OBJETIVO
Copia sin cambios las líneas del material que van desde la que contiene "Given the scene, is" hasta el final, ambas incluidas.

---------- MATERIAL

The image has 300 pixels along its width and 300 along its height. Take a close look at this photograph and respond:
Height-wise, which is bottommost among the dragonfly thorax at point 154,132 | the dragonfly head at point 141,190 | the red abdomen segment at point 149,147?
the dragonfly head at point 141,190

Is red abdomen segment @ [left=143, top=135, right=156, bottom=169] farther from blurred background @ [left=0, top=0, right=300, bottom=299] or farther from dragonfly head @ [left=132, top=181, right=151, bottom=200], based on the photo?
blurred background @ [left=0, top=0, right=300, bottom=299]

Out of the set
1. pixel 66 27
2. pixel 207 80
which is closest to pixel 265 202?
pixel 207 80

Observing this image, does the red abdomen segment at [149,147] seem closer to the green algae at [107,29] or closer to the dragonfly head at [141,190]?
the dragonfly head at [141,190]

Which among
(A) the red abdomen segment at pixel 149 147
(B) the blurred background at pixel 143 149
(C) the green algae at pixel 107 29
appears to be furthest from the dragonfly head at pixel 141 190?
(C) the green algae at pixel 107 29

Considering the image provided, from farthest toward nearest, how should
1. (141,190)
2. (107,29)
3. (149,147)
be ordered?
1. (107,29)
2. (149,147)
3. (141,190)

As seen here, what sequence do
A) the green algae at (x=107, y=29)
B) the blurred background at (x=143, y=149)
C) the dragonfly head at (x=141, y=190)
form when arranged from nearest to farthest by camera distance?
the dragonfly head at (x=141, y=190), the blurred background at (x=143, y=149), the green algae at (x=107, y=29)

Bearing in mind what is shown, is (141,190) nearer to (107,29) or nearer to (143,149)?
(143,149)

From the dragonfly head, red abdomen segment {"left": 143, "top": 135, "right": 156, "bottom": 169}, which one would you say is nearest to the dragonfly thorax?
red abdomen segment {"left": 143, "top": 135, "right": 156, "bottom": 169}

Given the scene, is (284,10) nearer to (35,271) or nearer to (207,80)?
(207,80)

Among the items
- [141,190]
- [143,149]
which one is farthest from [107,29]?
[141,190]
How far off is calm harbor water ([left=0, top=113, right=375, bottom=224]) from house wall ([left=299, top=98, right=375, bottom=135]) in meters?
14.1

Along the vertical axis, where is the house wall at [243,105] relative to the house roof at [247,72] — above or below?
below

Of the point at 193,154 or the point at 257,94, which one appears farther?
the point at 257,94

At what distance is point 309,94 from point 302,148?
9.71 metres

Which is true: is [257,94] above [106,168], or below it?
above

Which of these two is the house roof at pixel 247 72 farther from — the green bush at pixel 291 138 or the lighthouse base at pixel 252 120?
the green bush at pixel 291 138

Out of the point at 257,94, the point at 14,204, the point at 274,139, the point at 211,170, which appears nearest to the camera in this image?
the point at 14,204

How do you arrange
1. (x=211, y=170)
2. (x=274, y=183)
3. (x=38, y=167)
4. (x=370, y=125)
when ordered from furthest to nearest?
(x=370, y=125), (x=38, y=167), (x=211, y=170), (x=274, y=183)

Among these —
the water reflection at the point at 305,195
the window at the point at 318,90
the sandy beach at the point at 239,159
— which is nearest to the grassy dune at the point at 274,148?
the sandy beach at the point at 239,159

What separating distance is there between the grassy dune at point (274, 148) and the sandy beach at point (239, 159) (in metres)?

--------------------

RESULTADO ESPERADO
Given the scene, is (284,10) nearer to (35,271) or nearer to (207,80)?
(207,80)

Among the items
- [141,190]
- [143,149]
which one is farthest from [107,29]?
[141,190]
How far off is calm harbor water ([left=0, top=113, right=375, bottom=224]) from house wall ([left=299, top=98, right=375, bottom=135]) in meters?
14.1

Along the vertical axis, where is the house wall at [243,105] relative to the house roof at [247,72] — above or below?
below

Of the point at 193,154 or the point at 257,94, which one appears farther?
the point at 257,94

At what distance is point 309,94 from point 302,148?
9.71 metres

Which is true: is [257,94] above [106,168], or below it?
above

Which of these two is the house roof at pixel 247 72 farther from — the green bush at pixel 291 138 or the lighthouse base at pixel 252 120?
the green bush at pixel 291 138

Out of the point at 257,94, the point at 14,204, the point at 274,139, the point at 211,170, which appears nearest to the camera in this image?
the point at 14,204

How do you arrange
1. (x=211, y=170)
2. (x=274, y=183)
3. (x=38, y=167)
4. (x=370, y=125)
when ordered from furthest to nearest?
(x=370, y=125), (x=38, y=167), (x=211, y=170), (x=274, y=183)

Among these —
the water reflection at the point at 305,195
the window at the point at 318,90
the sandy beach at the point at 239,159
— which is nearest to the grassy dune at the point at 274,148?
the sandy beach at the point at 239,159

What separating distance is there between the grassy dune at point (274, 148) and the sandy beach at point (239, 159) (in metres)?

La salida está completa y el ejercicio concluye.